**Il problema:** Puoi trascrivere parola per parola dall'estratto sulla Var tutto ciò che va da "La Var può ridurre" giù fino a "spiega attraverso Busacca."?

La Var può ridurre gli errori “oggettivi”; non quelli legati a un’interpretazione del regolamento. Un pezzo della Gazzetta lo spiega attraverso Busacca.

Portogallo-Cile, il caso Var: Busacca e i concetti di interpretazione e responsabilità

La verità, pura e semplice

Massimo Busacca, referente della Fifa per il progetto-Var, spiega come e dove sta andando l’esperimento della moviola in campo. In una dichiarazione riportata dalla Gazzetta dello Sport, l’ex arbitro svizzero spiega la verità sullo strumento tecnologico: «Si poteva fare meglio sull’episodio del possibile rigore per il Cile, ma è normale: con la Var siamo in una fase di sperimentazione e ci serve proprio per oliare il meccanismo e preparare gli arbitri alle potenzialità del mezzo. Ci sono dei punti fermi, dove il ricorso della tecnologia ha già portato un contributo decisivo. E mi riferisco ai fuorigioco, agli scambi di persona, ai gesti violenti. Ma se c’è una interpretazione, come sui falli in area, allora resterà possibile una linea grigia».

Nulla di più, nulla di meno. A differenza di altri sport in cui il giudizio veicolato dalla tecnologia può essere oggettivo (le palle dentro/fuori del tennis, le infrazioni del basket), il regolamento del calcio è codificato ma interpretativo. E le attribuzioni di responsabilità devono per forza far capo a un soggetto umano. L’arbitro di Portogallo-Cile si è assunto l’onere del giudizio per l’episodio sospetto in area di rigore. Ha sbagliato, ma non si può fare diversamente. Lo spiega anche Busacca: «Nessuno ha mai annunciato che la Var avrebbe risolto ogni problema arbitrale. È impossibile, non accadrà. Ma si può migliorare, questo sì».

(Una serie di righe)
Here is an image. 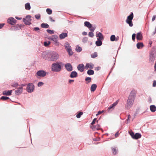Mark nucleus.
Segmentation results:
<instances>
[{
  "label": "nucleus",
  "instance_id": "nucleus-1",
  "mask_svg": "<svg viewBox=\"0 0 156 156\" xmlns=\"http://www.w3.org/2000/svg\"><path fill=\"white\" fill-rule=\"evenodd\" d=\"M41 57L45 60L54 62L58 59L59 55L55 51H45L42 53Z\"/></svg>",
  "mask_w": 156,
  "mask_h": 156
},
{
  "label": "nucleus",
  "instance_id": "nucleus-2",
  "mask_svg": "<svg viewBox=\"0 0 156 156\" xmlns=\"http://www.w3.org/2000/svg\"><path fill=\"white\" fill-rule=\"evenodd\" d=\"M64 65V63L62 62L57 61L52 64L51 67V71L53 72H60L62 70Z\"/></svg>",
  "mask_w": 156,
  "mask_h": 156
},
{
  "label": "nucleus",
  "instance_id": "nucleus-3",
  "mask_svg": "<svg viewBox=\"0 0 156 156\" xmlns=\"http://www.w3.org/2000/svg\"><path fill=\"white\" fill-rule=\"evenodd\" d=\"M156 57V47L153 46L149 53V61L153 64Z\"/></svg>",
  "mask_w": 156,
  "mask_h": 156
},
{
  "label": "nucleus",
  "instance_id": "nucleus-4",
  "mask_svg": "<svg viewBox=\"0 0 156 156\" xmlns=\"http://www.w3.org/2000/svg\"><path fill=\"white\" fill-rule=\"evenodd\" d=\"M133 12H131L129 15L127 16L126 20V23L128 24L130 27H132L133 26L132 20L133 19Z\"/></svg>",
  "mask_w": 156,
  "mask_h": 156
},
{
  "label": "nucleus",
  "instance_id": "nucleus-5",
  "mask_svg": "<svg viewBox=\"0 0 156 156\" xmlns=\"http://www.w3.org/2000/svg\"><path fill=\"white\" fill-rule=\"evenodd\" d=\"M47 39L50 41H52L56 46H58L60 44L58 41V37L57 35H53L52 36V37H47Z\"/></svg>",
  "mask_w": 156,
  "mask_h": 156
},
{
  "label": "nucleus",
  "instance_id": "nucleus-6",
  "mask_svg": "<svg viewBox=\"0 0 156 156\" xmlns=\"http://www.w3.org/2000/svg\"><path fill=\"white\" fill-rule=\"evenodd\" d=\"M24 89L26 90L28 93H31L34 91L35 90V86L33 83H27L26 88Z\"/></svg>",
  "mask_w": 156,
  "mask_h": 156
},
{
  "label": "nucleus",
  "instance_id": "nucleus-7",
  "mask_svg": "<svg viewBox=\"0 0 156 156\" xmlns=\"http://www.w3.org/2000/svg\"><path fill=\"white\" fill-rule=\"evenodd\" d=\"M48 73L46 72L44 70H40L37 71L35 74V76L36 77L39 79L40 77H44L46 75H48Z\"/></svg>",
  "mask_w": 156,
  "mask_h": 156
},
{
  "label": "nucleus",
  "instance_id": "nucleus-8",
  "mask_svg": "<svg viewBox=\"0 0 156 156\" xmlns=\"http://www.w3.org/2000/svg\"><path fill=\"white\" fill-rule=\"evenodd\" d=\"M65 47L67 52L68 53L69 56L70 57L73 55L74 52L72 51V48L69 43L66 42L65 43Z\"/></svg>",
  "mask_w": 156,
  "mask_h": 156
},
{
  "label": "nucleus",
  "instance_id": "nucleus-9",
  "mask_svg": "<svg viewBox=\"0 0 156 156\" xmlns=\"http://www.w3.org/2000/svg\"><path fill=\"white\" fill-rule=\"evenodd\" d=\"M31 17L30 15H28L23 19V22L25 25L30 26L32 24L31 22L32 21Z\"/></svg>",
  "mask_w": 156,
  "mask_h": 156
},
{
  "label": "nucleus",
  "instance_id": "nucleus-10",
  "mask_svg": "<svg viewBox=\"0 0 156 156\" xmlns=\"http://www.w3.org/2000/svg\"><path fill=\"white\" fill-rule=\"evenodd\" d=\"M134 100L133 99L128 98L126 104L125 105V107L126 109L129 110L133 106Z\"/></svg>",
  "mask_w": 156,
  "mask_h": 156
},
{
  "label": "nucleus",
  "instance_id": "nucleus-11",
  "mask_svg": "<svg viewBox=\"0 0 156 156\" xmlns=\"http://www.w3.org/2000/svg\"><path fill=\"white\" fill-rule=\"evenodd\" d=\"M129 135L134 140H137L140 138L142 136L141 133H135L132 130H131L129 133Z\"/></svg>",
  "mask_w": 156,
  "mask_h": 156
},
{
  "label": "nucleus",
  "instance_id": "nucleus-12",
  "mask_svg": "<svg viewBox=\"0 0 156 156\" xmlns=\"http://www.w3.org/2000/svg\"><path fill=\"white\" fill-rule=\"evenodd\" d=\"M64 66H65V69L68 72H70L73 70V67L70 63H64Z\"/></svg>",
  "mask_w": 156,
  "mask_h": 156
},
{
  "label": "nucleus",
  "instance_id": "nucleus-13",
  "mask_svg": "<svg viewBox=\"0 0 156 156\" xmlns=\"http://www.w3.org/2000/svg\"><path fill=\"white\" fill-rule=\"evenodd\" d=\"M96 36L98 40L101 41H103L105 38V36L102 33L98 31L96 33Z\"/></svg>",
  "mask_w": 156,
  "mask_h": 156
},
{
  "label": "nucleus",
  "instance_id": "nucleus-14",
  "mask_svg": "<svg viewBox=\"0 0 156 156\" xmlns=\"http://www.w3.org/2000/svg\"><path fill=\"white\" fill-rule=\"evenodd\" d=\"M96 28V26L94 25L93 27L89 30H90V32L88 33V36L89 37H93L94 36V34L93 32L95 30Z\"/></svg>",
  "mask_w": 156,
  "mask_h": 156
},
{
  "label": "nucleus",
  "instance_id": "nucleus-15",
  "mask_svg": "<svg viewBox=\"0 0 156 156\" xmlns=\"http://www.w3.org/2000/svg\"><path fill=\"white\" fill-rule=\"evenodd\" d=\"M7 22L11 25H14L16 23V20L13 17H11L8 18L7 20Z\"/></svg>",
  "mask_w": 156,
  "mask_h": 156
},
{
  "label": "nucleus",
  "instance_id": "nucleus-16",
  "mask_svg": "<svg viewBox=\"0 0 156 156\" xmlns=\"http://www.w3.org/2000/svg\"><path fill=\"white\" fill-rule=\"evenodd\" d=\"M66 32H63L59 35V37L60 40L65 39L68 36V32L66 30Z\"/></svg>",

**Soluzione del problema:**
La Var può ridurre gli errori “oggettivi”; non quelli legati a un’interpretazione del regolamento. Un pezzo della Gazzetta lo spiega attraverso Busacca.